# Bill Cooper and 90s right wing politics (where we got the phrase "wake up, sheeple")



## bip (Nov 27, 2021)

if youre american, right wing politics in the 90s are extremely worth looking at.
at the time the us government considered it the number one threat to national security.
neo nazis were not prevalent in right wing politics, they were still considered a radical fringe that nobody really agreed with (they were SOCIALISTS! lol)
there are instances of neo nazis coming to militia meetings trying to be friendly and them being kicked the fuck out.
what changed in 20 years? how did the biggest threat to the us government end up being used by it to supress dissent?

the waco bombing is also extremely significant because of its use as a message to any right wing groups or religious radicals. (the atf burned several children alive, it was similar to the MOVE bombing)
this may be common knowledge but the Oklahoma city bombing was allegedly revenge for the waco attack. (allegedly)

read Behold, a Pale Horse
the wu tang clan recommends it highly

also every episode of the hour of the time can be found here

http://hourofthetime.com/milton-wil...-bill-cooper-hour-of-the-time-mp3-collection/worth noting also that Bill Cooper was extremely anti cop and even killed one before his death
beat that



http://www.hourofthetime.com/bcmp3/695.mp3heres an episode about the police

you can also find the 9/11 broadcast here
all of this is extremely useful for finding orientation here.


----------



## bip (Nov 27, 2021)

i think its really worth noting how much 9/11 changed the landscape.


----------



## bip (Nov 27, 2021)

we are in a one world totalitarian state.


----------



## texastraveler (Nov 27, 2021)

bip said:


> there are instances of neo nazis coming to militia meetings trying to be friendly and them being kicked the fuck out.
> what changed in 20 years?


i think neo-nazis took advantage of the internet's proliferation. the internet gave them a means to blast their message anonymously and free of consequence, as well as creating a bunch of isolated weirdos to recruit.


----------



## Beegod Santana (Nov 27, 2021)

I dunno about that. The Christian identity movement, militia's and neo-nazis have been a revolving door in this country for decades now. CIM isn't Nazi in name, but they essentially believe all the same shit and have big ties to Aryan prison gangs. The compound Randy Weaver met the fed at had big ties to the Aryan Nations. McVeigh supposedly visited a CIM compound in OK right before the OKC bombing, they had people at Waco, ect... Bill was a fucking crack head, I wouldn't take anything he said too seriously.
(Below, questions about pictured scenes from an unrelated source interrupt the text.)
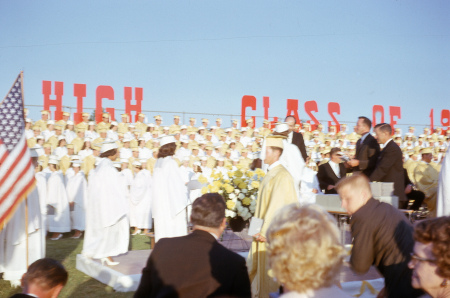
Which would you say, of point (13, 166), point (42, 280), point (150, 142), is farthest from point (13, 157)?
point (150, 142)

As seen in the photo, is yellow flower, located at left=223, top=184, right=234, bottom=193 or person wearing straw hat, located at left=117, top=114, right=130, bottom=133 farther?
person wearing straw hat, located at left=117, top=114, right=130, bottom=133

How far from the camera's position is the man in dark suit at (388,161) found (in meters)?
8.62

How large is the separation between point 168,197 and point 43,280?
559 centimetres

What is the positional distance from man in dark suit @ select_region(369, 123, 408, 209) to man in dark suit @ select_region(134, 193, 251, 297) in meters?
6.12

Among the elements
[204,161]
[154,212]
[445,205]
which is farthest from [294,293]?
[204,161]

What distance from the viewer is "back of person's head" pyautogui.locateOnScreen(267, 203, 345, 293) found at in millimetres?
2047

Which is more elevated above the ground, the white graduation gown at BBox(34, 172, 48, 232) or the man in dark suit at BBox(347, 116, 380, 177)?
the man in dark suit at BBox(347, 116, 380, 177)

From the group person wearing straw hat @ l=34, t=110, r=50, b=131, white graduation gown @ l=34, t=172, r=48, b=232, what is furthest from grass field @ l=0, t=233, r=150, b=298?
person wearing straw hat @ l=34, t=110, r=50, b=131

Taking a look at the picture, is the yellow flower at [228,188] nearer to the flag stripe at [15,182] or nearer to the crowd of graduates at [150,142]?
the flag stripe at [15,182]

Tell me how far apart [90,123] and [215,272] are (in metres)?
17.6

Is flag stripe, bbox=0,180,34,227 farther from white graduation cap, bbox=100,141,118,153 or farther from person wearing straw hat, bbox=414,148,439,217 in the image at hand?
person wearing straw hat, bbox=414,148,439,217

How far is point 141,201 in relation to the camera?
15.4 metres

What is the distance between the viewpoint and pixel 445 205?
637 centimetres

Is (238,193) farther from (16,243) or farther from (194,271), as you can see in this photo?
(194,271)
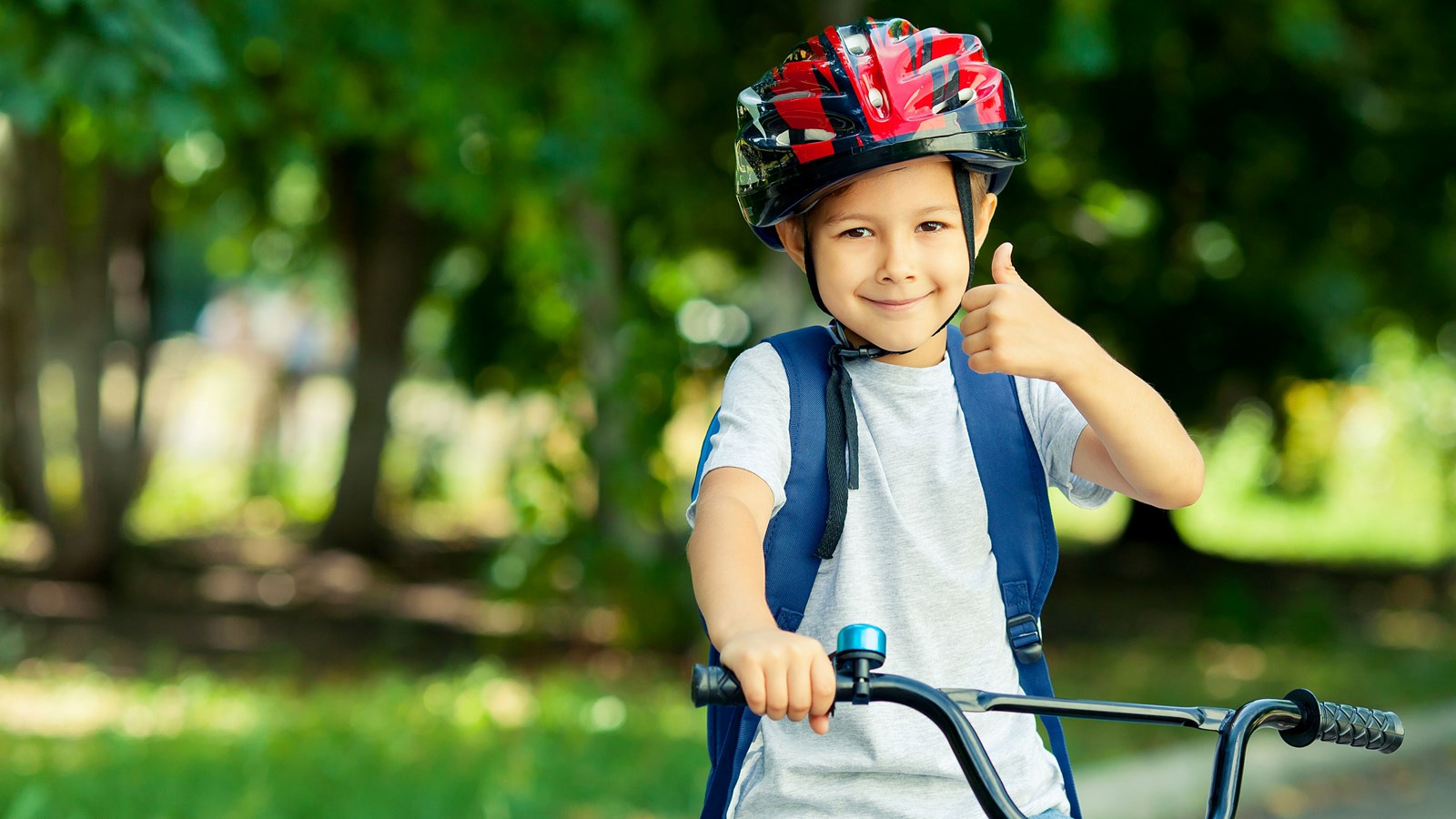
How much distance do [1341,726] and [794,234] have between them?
3.20 feet

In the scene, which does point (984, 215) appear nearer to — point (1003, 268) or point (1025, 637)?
point (1003, 268)

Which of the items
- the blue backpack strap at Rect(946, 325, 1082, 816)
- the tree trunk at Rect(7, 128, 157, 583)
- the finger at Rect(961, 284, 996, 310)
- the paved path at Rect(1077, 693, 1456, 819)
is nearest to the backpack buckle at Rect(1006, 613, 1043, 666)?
the blue backpack strap at Rect(946, 325, 1082, 816)

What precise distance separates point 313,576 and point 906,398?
13666 millimetres

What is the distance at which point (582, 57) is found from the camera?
7.46 metres

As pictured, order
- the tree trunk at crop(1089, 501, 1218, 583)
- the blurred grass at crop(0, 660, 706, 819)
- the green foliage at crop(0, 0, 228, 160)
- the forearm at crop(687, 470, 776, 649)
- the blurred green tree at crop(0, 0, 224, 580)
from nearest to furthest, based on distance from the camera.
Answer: the forearm at crop(687, 470, 776, 649) → the green foliage at crop(0, 0, 228, 160) → the blurred grass at crop(0, 660, 706, 819) → the blurred green tree at crop(0, 0, 224, 580) → the tree trunk at crop(1089, 501, 1218, 583)

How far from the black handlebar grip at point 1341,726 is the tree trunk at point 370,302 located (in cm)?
1152

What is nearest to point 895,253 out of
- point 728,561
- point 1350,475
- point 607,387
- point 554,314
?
point 728,561

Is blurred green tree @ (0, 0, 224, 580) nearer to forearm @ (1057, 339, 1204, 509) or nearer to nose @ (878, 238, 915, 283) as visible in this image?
nose @ (878, 238, 915, 283)

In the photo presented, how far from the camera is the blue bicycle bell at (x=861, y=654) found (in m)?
1.62

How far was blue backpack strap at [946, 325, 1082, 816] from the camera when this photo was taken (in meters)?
2.07

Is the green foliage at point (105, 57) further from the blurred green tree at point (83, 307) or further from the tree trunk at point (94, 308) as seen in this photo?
the tree trunk at point (94, 308)

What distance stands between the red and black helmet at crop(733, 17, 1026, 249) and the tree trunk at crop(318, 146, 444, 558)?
10949 mm

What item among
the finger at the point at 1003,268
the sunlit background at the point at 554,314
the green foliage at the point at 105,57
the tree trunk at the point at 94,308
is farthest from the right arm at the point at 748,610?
the tree trunk at the point at 94,308

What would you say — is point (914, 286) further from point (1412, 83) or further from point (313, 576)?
point (313, 576)
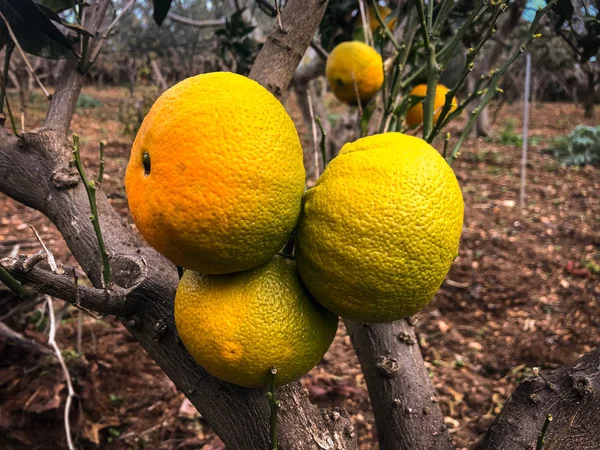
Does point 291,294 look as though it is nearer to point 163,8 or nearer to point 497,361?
point 163,8

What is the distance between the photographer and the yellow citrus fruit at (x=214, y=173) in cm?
67

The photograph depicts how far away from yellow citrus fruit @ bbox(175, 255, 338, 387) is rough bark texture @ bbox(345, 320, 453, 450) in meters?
0.51

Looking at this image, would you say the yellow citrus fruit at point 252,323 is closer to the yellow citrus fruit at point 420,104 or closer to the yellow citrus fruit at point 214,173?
the yellow citrus fruit at point 214,173

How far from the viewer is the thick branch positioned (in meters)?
1.23

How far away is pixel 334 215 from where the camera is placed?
738 mm

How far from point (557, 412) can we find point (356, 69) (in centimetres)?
121

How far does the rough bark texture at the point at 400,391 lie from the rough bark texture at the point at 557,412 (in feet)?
0.62

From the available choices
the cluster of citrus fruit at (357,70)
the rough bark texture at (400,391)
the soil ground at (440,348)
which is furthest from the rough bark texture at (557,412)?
the soil ground at (440,348)

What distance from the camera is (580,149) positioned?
6.73m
https://www.middlebury.edu/institut...ns/christian-identitys-new-role-extreme-right
https://en.m.wikipedia.org/wiki/Christian_Identity


----------



## NewMexicoJim (Nov 28, 2021)

Neo nazis are racists. KKK in new clothes, rebranded for a new generation with the help of social media. 

Militias have always been around. The Order of Assassins in ancient Persia, the Minutemen of the Revolutionary War, the Mormons who had formed the equivalent of a small nation state before joining the union, Nazis, the KKK, Branch Davidians, etc, were all groups formed to oppose what they saw were intolerable issues in society. Whether for religious, political, racial or other issue, militias are a magnet for the lost, the disenchanted, the lonely who feel empowered by the exclusionary ideology offered by these groups. Plus they get to play with guns. Nothing new going on here. Same song, different verse....


----------



## Matt Derrick (Dec 17, 2021)

@bip has been banned for posting wingnut conspiracy shit / race segregation bullshit


----------